Highlighting just how varied this year’s line-up is, former Oasis frontman Liam Gallagher was next to take to the stage. Opening with “Rock’n’Roll Star”, the singer was in a characteristically combative, sneering mood. He labeled his older brother, Noel, “a little fart” and belted out Oasis classics “Columbia,” “Slide Away,” “Roll With It” and “(What’s The Story) Morning Glory” with just the right mix of anger, swagger, passion and heart.
As to be expected, his solo material received a less-enthusiastic response from the large crowd, a great many of which would not have been born when Oasis began.

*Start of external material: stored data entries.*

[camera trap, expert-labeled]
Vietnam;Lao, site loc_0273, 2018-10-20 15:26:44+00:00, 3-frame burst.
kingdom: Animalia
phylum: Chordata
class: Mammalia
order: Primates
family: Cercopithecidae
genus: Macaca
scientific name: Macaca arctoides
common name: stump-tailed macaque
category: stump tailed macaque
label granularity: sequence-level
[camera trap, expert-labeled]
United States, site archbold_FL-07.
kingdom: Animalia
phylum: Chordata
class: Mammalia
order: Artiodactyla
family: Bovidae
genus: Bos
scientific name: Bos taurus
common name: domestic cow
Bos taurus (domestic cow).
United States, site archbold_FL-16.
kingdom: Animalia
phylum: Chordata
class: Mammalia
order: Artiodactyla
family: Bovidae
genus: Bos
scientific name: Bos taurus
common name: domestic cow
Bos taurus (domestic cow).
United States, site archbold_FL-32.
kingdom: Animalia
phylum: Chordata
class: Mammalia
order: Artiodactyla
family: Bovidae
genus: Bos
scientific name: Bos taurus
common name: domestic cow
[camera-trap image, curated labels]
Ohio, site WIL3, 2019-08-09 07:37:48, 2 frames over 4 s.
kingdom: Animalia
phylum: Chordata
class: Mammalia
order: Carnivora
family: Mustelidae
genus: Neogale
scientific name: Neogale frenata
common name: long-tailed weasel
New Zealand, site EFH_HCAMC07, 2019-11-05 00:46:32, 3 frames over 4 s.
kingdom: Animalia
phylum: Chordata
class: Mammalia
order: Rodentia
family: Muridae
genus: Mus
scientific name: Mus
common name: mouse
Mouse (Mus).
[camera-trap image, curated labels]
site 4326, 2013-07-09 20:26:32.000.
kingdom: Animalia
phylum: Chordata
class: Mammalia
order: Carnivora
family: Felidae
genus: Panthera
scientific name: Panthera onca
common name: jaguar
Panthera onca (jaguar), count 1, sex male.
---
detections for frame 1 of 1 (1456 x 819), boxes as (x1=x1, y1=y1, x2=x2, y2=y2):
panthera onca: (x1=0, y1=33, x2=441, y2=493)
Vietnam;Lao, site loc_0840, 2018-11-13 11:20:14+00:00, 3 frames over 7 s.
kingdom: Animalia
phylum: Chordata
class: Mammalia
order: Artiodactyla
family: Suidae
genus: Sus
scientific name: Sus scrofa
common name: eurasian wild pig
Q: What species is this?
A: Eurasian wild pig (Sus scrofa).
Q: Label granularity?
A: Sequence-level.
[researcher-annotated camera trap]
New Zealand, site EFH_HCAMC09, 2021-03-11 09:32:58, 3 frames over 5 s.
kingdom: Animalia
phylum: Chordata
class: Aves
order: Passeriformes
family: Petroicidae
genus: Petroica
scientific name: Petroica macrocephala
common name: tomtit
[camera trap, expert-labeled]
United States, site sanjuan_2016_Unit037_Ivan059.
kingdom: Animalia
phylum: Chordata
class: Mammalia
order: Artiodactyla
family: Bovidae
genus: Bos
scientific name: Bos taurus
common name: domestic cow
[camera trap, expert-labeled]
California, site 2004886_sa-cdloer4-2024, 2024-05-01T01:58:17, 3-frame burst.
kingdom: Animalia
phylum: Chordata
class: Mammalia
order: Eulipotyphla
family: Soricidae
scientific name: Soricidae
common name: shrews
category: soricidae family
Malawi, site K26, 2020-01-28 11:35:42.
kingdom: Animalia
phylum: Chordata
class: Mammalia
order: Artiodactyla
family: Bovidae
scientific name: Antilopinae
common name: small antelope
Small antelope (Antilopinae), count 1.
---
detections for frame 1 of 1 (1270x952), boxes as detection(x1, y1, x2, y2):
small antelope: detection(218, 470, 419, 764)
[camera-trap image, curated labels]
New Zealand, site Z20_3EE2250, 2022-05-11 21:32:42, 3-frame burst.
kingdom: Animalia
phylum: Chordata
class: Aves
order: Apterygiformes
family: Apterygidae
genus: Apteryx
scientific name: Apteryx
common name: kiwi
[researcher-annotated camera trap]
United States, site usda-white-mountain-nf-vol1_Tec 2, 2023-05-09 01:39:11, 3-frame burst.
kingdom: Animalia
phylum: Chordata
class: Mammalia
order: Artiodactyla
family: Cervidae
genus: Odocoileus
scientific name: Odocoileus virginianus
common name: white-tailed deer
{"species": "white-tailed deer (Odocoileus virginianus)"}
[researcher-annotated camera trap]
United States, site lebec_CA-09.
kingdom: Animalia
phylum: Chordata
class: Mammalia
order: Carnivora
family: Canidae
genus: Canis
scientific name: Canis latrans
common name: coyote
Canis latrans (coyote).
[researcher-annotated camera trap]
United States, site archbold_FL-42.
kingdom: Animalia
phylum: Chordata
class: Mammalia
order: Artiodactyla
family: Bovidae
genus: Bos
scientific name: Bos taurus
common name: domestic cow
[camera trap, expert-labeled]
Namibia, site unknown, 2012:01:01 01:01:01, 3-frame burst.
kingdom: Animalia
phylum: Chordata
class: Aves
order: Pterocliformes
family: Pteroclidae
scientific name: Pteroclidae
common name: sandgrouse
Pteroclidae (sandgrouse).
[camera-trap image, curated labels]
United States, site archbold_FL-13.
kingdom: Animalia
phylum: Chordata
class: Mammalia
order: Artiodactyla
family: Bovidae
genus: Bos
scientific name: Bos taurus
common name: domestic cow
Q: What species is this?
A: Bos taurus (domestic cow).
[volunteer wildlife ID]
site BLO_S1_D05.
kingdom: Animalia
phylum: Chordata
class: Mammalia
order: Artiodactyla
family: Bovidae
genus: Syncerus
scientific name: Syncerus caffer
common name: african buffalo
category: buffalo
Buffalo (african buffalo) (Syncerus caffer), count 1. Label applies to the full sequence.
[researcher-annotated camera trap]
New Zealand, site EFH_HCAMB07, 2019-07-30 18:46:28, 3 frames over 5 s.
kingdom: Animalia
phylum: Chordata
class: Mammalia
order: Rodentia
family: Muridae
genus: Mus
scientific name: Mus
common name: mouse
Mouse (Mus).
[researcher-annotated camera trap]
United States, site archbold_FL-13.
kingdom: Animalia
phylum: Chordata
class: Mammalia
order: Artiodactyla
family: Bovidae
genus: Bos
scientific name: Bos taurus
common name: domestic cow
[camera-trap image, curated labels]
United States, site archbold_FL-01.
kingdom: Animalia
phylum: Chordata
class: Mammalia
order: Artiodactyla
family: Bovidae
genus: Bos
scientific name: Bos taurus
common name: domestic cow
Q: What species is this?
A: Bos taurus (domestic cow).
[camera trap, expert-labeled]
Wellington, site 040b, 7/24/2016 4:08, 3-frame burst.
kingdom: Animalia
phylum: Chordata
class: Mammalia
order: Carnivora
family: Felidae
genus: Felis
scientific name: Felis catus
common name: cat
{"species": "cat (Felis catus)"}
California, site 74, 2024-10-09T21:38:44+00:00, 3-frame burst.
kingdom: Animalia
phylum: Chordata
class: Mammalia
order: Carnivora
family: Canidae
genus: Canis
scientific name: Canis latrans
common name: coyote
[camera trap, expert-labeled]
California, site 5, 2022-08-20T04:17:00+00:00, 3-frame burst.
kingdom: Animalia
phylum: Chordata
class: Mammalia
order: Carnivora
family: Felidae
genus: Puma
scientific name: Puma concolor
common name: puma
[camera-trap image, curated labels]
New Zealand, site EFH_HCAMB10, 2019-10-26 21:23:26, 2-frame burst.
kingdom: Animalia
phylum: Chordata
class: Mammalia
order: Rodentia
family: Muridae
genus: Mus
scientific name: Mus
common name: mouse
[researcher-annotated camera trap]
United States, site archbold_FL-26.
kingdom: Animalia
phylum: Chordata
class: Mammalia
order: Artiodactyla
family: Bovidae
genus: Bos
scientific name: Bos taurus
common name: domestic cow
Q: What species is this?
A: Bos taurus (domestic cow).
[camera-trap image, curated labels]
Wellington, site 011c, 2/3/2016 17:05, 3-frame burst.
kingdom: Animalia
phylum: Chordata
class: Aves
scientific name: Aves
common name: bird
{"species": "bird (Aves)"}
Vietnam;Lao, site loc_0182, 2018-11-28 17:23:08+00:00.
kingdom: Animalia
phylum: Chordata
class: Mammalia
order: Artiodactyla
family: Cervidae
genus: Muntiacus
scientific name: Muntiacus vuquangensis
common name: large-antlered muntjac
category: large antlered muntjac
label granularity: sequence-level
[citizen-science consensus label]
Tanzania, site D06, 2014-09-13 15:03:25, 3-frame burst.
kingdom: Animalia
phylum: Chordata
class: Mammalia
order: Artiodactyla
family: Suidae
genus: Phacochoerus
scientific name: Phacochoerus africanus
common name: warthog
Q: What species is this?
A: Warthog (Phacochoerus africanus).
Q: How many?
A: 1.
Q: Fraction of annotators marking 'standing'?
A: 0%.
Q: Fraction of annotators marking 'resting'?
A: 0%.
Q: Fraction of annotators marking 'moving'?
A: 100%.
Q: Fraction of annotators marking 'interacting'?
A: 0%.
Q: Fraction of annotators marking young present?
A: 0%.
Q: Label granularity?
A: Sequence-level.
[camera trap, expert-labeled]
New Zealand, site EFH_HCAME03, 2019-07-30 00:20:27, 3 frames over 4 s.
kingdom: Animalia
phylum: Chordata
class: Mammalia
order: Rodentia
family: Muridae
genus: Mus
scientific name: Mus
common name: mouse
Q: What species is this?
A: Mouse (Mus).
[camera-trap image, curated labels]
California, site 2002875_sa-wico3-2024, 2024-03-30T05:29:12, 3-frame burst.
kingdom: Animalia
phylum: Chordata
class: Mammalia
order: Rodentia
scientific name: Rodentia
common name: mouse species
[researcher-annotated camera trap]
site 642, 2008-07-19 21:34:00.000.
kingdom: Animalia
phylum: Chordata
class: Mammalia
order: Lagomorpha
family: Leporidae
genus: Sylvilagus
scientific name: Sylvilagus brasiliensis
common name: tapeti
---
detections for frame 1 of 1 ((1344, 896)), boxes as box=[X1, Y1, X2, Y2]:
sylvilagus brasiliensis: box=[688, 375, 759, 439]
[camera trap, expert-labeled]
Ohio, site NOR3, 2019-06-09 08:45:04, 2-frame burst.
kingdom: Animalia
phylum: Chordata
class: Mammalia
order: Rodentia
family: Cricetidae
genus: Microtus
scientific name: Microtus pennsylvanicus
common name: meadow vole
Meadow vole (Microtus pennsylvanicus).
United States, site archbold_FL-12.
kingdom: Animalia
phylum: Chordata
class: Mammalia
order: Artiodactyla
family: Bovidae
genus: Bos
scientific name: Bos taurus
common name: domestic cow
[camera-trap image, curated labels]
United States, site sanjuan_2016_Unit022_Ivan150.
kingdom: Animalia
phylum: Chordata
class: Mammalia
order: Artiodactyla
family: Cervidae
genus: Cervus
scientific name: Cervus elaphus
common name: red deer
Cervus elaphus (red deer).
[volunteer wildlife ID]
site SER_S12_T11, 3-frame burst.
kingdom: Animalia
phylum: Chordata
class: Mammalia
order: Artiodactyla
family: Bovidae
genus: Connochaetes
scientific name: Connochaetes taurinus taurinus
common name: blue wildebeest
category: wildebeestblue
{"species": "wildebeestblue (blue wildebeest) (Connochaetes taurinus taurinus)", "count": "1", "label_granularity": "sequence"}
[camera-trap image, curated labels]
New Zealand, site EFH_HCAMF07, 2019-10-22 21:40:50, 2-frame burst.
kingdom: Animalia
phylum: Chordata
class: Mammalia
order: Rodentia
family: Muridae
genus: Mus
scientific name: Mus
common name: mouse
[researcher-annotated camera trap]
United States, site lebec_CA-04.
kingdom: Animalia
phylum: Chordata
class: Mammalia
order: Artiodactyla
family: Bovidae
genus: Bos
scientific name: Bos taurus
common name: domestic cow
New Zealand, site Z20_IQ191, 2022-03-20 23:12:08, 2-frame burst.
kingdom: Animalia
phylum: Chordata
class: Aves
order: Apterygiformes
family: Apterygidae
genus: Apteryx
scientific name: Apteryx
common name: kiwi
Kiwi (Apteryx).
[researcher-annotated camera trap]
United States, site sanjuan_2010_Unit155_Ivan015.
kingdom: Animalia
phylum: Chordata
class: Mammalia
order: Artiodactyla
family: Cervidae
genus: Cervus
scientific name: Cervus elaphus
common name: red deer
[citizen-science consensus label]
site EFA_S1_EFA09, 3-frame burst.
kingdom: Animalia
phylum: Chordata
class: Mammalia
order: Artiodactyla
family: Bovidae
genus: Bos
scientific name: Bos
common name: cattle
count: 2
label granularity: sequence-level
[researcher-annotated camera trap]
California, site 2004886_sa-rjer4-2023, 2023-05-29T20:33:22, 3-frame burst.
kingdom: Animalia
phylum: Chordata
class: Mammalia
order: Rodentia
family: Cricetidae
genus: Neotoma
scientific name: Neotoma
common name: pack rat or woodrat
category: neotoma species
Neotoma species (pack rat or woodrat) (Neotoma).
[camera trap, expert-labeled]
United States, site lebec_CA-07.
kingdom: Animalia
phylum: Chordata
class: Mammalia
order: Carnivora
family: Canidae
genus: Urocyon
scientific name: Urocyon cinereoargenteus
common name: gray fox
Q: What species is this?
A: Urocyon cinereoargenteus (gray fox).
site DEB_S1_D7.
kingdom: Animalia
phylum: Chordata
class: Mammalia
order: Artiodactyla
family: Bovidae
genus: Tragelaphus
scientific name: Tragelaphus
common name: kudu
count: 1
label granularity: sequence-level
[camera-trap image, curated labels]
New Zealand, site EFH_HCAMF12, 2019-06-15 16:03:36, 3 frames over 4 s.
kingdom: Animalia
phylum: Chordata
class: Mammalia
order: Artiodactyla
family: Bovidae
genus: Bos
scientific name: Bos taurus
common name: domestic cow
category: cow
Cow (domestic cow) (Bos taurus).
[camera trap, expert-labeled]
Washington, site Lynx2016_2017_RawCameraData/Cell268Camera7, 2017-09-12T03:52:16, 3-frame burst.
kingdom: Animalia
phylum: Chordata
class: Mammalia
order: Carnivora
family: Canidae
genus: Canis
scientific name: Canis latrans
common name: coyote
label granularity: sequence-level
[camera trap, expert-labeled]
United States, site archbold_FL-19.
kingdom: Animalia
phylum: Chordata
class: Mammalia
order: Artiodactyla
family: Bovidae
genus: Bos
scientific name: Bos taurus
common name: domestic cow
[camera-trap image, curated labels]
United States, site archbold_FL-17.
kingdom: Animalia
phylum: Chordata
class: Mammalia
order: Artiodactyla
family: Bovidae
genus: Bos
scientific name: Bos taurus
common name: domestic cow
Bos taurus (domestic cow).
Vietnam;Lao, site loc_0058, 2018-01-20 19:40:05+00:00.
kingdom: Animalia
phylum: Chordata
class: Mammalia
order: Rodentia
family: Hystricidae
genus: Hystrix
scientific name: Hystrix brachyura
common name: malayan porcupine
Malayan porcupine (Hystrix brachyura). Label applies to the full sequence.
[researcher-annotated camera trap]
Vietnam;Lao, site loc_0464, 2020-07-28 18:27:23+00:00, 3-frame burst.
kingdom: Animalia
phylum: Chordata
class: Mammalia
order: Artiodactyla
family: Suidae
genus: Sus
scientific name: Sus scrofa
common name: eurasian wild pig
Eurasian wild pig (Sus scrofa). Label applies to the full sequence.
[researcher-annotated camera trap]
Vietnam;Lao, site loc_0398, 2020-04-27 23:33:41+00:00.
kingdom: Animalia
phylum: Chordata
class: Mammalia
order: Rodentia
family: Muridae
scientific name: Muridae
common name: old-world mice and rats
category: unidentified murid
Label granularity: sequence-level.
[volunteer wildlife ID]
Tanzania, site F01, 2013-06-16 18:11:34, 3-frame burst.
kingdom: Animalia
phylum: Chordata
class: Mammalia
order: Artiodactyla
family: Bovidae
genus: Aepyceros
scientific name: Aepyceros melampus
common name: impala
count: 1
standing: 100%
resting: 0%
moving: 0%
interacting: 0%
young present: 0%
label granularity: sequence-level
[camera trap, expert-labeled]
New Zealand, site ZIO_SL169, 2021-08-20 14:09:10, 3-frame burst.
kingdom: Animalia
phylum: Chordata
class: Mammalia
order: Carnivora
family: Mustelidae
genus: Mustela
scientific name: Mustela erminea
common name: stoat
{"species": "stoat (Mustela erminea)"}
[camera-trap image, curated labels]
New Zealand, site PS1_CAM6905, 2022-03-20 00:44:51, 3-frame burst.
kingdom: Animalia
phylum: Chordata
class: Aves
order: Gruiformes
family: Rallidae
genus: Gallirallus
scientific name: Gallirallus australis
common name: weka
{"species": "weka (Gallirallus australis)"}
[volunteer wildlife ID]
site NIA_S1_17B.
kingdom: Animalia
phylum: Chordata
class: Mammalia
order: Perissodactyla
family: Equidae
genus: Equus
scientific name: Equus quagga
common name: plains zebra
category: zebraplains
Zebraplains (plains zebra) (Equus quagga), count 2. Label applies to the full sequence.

A closing run of “Cigarettes & Alcohol,” “Wonderwall,” “Supersonic” and a stirring, stripped down “Champagne Supernova” — dedicated to the late Prodigy singer Keith Flint — changed that as the murmurs grew into giant communal singalongs backed by a chorus of thousands.
Closing the Pyramid Stage, The Killers wasted little time in getting what felt like the biggest audience of the day onside, and began with the powerful double punch of “Jenny Was A Friend Of Mine” and “Somebody Told Me.”
Headlining Glastonbury for the second time, the band went on to perform a triumphant two-hour set with frontman Brandon Flowers, decked out in shiny blue suit, in imperious form, constantly interacting with the crowd, straddling monitors and stirring fans on.
“At the end of this show, I don’t want anyone to say, ‘They got away with it.’ I want people to look up to this stage and say, ‘Those are the sons of bitches who did it,” he declared near the start, setting out his stall.
A procession of pyrotechnic fireworks and confetti cannons complimented the hit-filled set that included “All These Things That I Have Done,” “When You Were Young,” “Shot At The Night” and “A Dustland Fairytale,” which Flowers dedicates to his late mother, among many rousing highlights.
Just in case anyone is left in doubt of The Killers’ headline credentials, the encore saw them joined by the Pet Shop Boys for a cover of Elvis’ “Always On My Mind” and Johnny Marr for a memorable version of Smiths’ classic “This Charming Man.” “Mr. Brightside” closed the night in victorious fashion.
Glastonbury concludes Sunday (June 30) with performances by The Cure, Vampire Weekend, Miley Cyrus, Kylie Minogue, Billie Eilish and Christine and the Queens.